▶ [Kaynak Metin]:
—————
Lefkoşa
Andız’ın evinde öğle yemeğinden sonra kahvelerimizi yudumluyorduk.
Andız anılarını yazmaya başlamıştı, ama yavaş gidiyordu. On beş ayda, on beş sayfa yazmıştı. Bu hızla giderse 300 sayfalık bir kitap yazması için 25 yıl çalışması gerekecekti. Hızlanması için öneride bulunmamı istiyordu.
Meryem, eşi, kahvelerimizi getirdikten sonra salonun diğer ucundaki bir koltuğa ilişmiş, kitabına dönmüştü. Kalın bir kitaptı. Sağ taraftaki sayfaların inceliğinden sonuna yaklaştığı anlaşılıyordu.
Andız en eski arkadaşımdır. İlk karşılaşmamız Lefkoşa’daki Laleli Cami’ndeki anaokulunda oldu. İlkokulu ve liseyi beraber okuduk. Lisede Galfa da bize katıldı ve birbirinden ayrılmaz üç arkadaş olduk. Dura kalka bu günlere kadar geldik. İstediğim zaman Andız’ın Lefkoşa’daki evinde yemek için açık davetiyem var.
Meryem kitabını koltuğun üzerine bıraktı ve kalkıp önümdeki koltuğa geçti.
“Bu evde bir hayalet var,” dedi bana bakarak, “Biliyor muydun?”
Konunun değişmesi Andız’ın hoşuna gitmedi. “Nereden çıktı şimdi bu?” diye diklendi.
Meryem güldü.
Andız’a kitap yazmanın disiplin gerektirdiğini, sabah masaya oturduğunda telefonunu kapatması, internete girmekten vazgeçmesi gerektiğini anlatıyordum. Her gün, en az dört yüz kelime yazmalıydı. Bir süre sonra yazmadan yapamayacaktı.
Hayalet konusu daha ilginç geldi.
“Nasıl bir hayalet?” diye sordum.
“Damla da gördü,” dedi Meryem.
Damla, Andızların kızıdır.
“Geceleri Damla’nın odasının penceresinden içeri girip kapısından dışarı çıkıyordu. Aşağıda çıkardığı tıkırtıları duyuyorduk.”
—————
▶ [İstenenler]:
a: Metne göre aşağıdaki soruları yanıtlayın:
(i) Andız on beş ayda kaç sayfa yazmıştı?
(ii) Anlatıcı ile Andız ilk kez nerede karşılaşmıştı?
(iii) Meryem'in söylediğine göre hayaleti başka kim görmüştü?
b: Lütfen metindeki "Andız’ın evinde öğle yemeğinden sonra kahvelerimizi yudumluyorduk." cümlesini İngilizceye çevirin.

▶ [Kaynak Veriler]:
—————
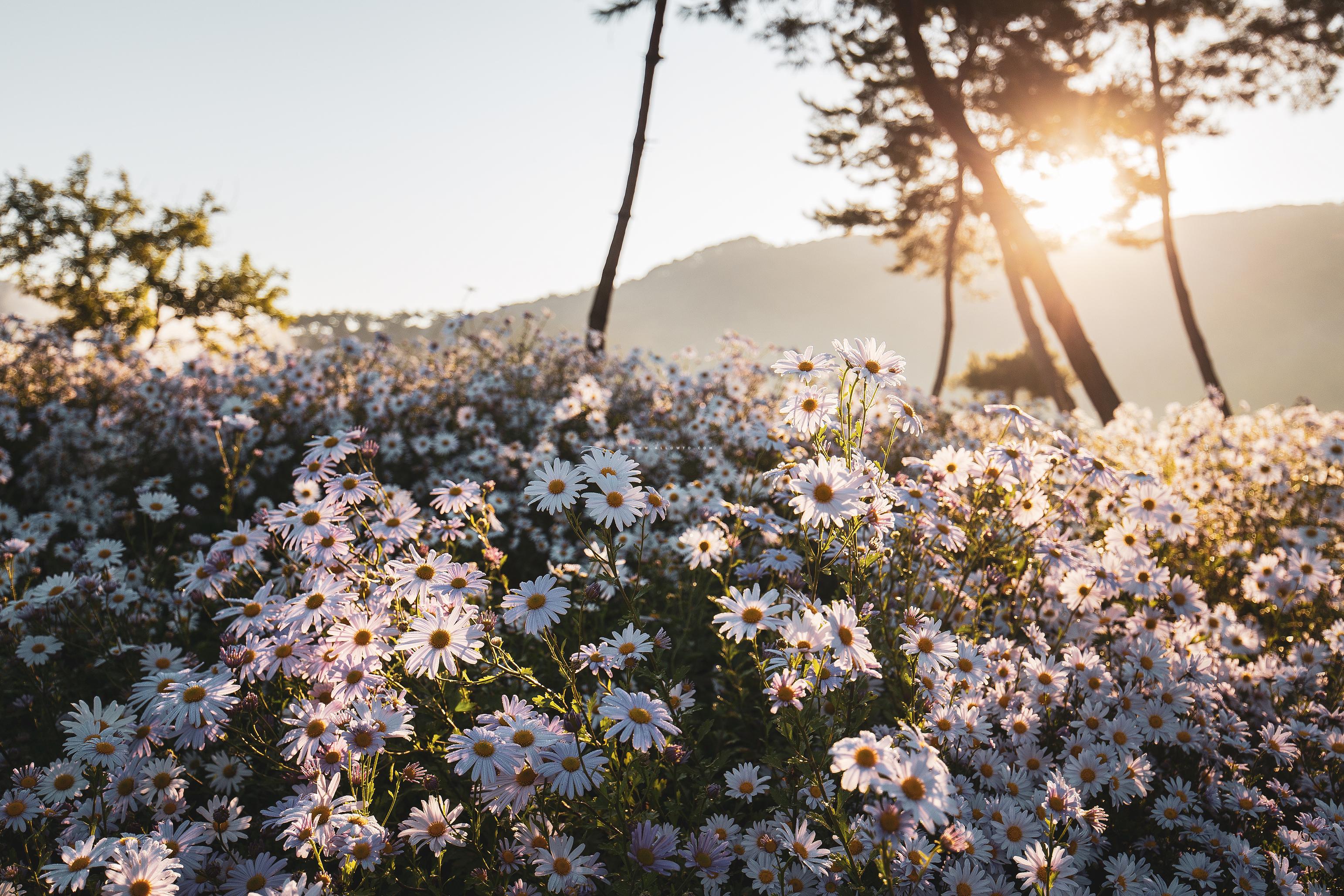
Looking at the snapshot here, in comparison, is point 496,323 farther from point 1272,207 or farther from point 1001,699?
point 1272,207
—————
▶ [Beklenen Çıktılar]:
a:
(i) On beş sayfa.
(ii) Lefkoşa'daki Laleli Cami'ndeki anaokulunda.
(iii) Damla.

b: We were sipping our coffee at Andız's house after lunch.